▶ _EXTRACTED RECORDS_
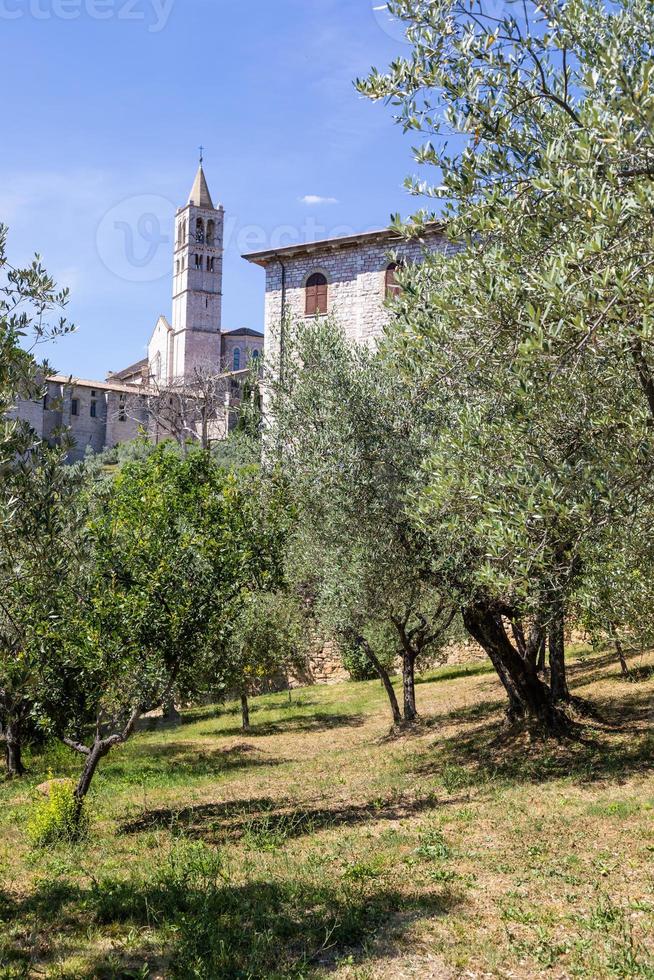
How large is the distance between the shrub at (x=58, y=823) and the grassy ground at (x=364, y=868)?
0.31 m

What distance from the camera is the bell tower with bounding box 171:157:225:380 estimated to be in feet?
356

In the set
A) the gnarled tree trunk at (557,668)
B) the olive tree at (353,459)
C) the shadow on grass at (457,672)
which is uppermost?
the olive tree at (353,459)

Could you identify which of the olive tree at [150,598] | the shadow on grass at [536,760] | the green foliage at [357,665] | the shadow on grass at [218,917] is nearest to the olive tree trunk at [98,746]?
the olive tree at [150,598]

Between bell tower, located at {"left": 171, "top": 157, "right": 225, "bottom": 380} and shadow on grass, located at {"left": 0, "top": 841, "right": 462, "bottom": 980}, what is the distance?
3905 inches

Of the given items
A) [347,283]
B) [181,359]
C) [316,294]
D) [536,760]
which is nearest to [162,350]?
[181,359]

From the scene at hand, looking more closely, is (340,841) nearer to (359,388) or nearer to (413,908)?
(413,908)

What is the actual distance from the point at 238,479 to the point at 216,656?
129 inches

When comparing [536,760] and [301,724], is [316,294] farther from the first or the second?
[536,760]

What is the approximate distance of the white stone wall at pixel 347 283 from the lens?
4131 cm

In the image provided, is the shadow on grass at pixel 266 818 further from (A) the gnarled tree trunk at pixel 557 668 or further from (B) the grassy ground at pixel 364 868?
(A) the gnarled tree trunk at pixel 557 668

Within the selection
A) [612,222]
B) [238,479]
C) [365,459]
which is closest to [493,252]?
[612,222]

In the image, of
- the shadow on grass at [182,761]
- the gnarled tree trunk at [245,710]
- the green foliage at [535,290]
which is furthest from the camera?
the gnarled tree trunk at [245,710]

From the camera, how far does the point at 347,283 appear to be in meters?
42.4

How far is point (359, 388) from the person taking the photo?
15.2m
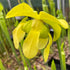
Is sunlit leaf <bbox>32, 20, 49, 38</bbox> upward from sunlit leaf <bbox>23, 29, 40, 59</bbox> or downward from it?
upward

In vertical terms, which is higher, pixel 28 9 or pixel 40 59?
pixel 28 9

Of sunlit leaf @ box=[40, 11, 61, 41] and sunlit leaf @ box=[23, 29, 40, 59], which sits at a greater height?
sunlit leaf @ box=[40, 11, 61, 41]

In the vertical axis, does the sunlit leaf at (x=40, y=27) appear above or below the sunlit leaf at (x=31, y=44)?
above

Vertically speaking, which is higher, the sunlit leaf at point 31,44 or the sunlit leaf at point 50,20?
the sunlit leaf at point 50,20

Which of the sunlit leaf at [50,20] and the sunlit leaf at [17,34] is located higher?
the sunlit leaf at [50,20]

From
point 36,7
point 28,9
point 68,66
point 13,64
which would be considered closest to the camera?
point 28,9

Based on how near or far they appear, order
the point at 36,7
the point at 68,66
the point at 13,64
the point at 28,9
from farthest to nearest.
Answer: the point at 36,7, the point at 13,64, the point at 68,66, the point at 28,9

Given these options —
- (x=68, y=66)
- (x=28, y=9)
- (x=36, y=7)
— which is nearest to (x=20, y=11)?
(x=28, y=9)

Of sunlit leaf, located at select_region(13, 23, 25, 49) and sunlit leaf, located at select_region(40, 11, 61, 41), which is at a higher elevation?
sunlit leaf, located at select_region(40, 11, 61, 41)

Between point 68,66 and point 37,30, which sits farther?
point 68,66

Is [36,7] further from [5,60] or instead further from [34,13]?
[34,13]

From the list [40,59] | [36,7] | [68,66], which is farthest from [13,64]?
[36,7]
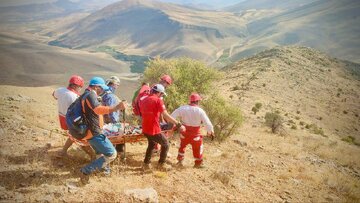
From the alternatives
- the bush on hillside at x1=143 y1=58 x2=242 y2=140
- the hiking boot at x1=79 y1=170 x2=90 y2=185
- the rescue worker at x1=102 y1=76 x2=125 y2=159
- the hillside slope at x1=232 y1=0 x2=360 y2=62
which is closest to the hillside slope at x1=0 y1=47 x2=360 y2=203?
the hiking boot at x1=79 y1=170 x2=90 y2=185

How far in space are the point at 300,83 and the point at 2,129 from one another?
44217 millimetres

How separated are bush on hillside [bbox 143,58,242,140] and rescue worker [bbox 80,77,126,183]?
785 cm

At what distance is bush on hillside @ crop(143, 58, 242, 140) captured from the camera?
14982 millimetres

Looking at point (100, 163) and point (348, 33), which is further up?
point (348, 33)

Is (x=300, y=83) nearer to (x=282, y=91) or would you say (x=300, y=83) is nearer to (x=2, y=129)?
(x=282, y=91)

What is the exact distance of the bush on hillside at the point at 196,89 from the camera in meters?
15.0

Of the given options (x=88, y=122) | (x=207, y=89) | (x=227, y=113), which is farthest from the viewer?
(x=207, y=89)

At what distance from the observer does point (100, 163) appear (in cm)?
722

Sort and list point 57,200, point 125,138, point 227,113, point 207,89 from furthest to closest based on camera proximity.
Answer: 1. point 207,89
2. point 227,113
3. point 125,138
4. point 57,200

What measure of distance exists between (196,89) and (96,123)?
43.7 ft

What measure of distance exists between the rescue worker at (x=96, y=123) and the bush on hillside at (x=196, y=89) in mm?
7855

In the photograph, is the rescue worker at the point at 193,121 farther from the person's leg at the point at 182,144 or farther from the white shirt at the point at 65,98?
the white shirt at the point at 65,98

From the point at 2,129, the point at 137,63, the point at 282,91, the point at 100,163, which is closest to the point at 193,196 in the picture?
the point at 100,163

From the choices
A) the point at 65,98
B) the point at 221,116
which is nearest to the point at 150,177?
the point at 65,98
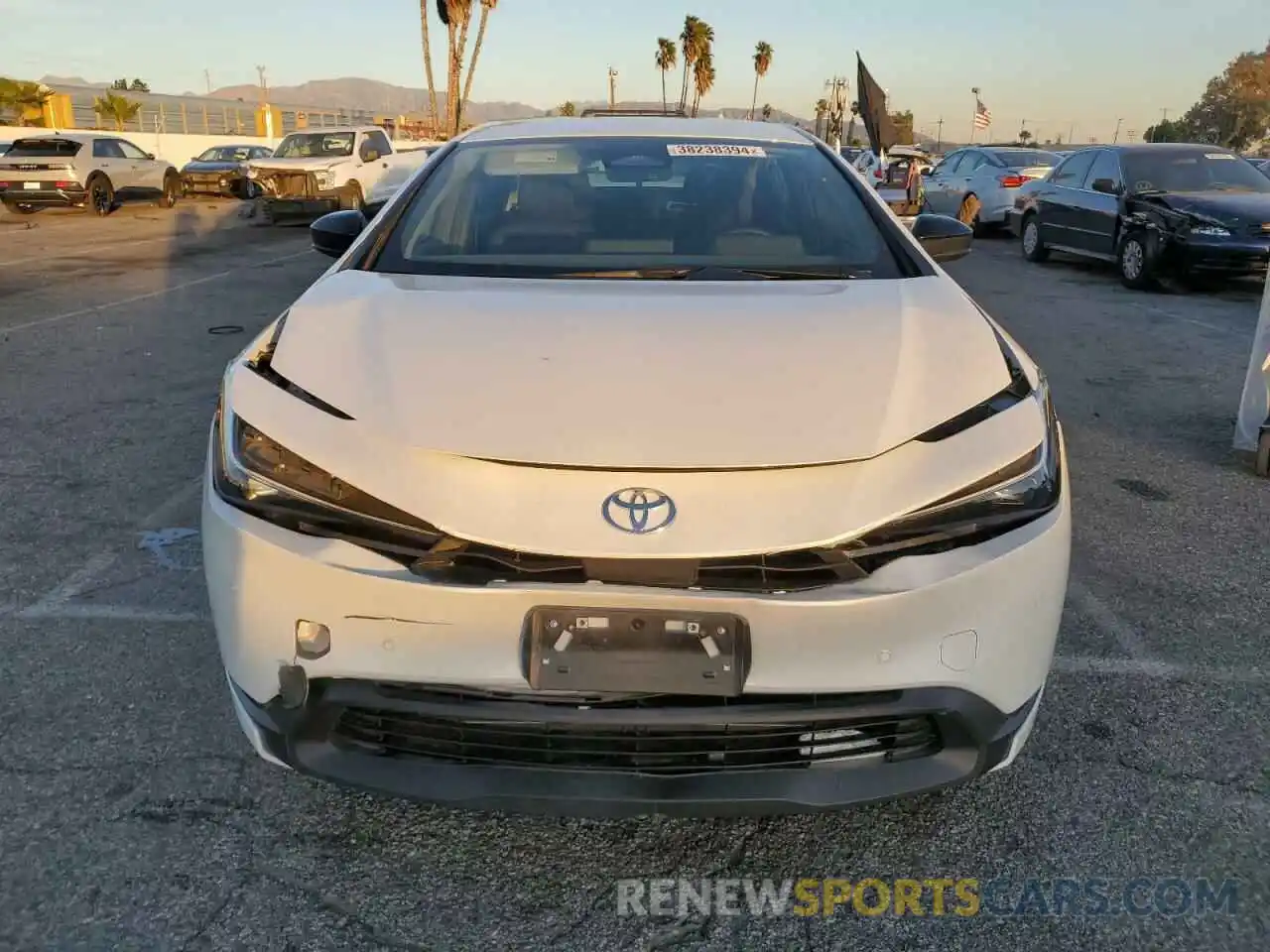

▶ _BRIEF_
Give the data from the line with "At what distance from" through the end as a Markdown table with columns Row and Text, one nonblank line per row. Leave out the pictures.

▶ _FULL SOLUTION_
| Row | Text |
|---|---|
| 1 | At what distance from the observer does point (100, 163) appear (in cm)? |
| 2 | 722 |
| 3 | Sort and list point 57,200, point 125,138, point 227,113, point 207,89 from furthest to closest based on camera proximity. |
| 4 | Answer: 1. point 207,89 |
| 5 | 2. point 227,113 |
| 6 | 3. point 125,138 |
| 7 | 4. point 57,200 |
| 8 | What measure of distance exists between (196,89) and (96,123)? |
| 9 | 43.7 ft |
| 10 | What measure of distance exists between the rescue worker at (x=96, y=123) and the bush on hillside at (x=196, y=89) in mm? |
| 11 | 7855 |
| 12 | In the photograph, is the rescue worker at the point at 193,121 farther from the person's leg at the point at 182,144 or farther from the white shirt at the point at 65,98? |
| 13 | the white shirt at the point at 65,98 |
| 14 | From the point at 2,129, the point at 137,63, the point at 282,91, the point at 100,163, which is closest to the point at 193,196 in the picture? |
| 15 | the point at 100,163 |
| 16 | From the choices |
| 17 | A) the point at 65,98 |
| 18 | B) the point at 221,116 |
| 19 | which is nearest to the point at 150,177? |
| 20 | the point at 65,98 |